The New York Times is on a fresh collision course with Donald Trump after he vowed to investigate leaked evidence from the Manchester terror attack.
Material from the scene of the atrocity, including the bomb's alleged detonator, were pictured in a story by the news outlet on Wednesday, having apparently been shared by US officials.
The unauthorised release provoked outrage in British intelligence circles and led Greater Manchester Police to temporarily sever information-sharing ties with their American counterparts.
The US president, who was due to receive a dressing down from Theresa May at a Nato summit in Brussels, declared the security lapse a "grave threat to our national security".
In a White House statement, he said: "The alleged leaks coming out of government agencies are deeply troubling.
"These leaks have been going on for a long time and my administration will get to the bottom of this.
"The leaks of sensitive information pose a grave threat to our national security.
"I am asking the Department of Justice and other relevant agencies to launch a complete review of this matter, and if appropriate, the culprit should be prosecuted to the fullest extent of the law."
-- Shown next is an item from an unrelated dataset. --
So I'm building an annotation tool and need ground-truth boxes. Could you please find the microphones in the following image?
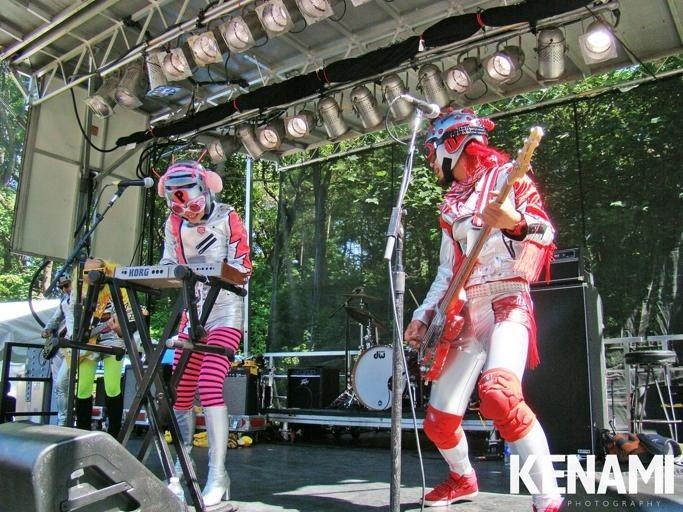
[110,176,155,192]
[399,92,442,120]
His pronouncements once again set the New York Times in the crosshairs of the famously media-wary president.
Mr Trump has waged a highly-publicised battle with the newspaper, routinely describing it as "fake news" and "failing" in its coverage of him.
But the organisation defended its reporting of the Manchester Arena evidence.
"The images and information presented were neither graphic nor disrespectful of victims, and consistent with the common line of reporting on weapons used in horrific crimes," it said in a statement.
"We have strict guidelines on how and in what ways we cover sensitive stories. Our coverage of Monday's horrific attack has been both comprehensive and responsible."
The promise of a US investigation comes at a time of heightened sensitivity about leaked information surrounding the Trump administration.
Mr Trump weathered a storm of criticism for passing on highly classified Israeli intelligence to Russian officials in a meeting earlier this month.
He later accused the former head of the FBI, James Comey, of leaking details of their conversations in the fallout from his dismissal.
Wednesday's controversy with the New York Times followed similar episodes in the wake of the attack - including US sources sharing the terrorist's identity with broadcasters.
It came hours after Home Secretary Amber Rudd publicly rebuked US authorities over the leaks, labelling them "irritating".
A furious response from counter-terror chiefs was also issued in response to the New York Times piece, saying such episodes "undermine our investigations".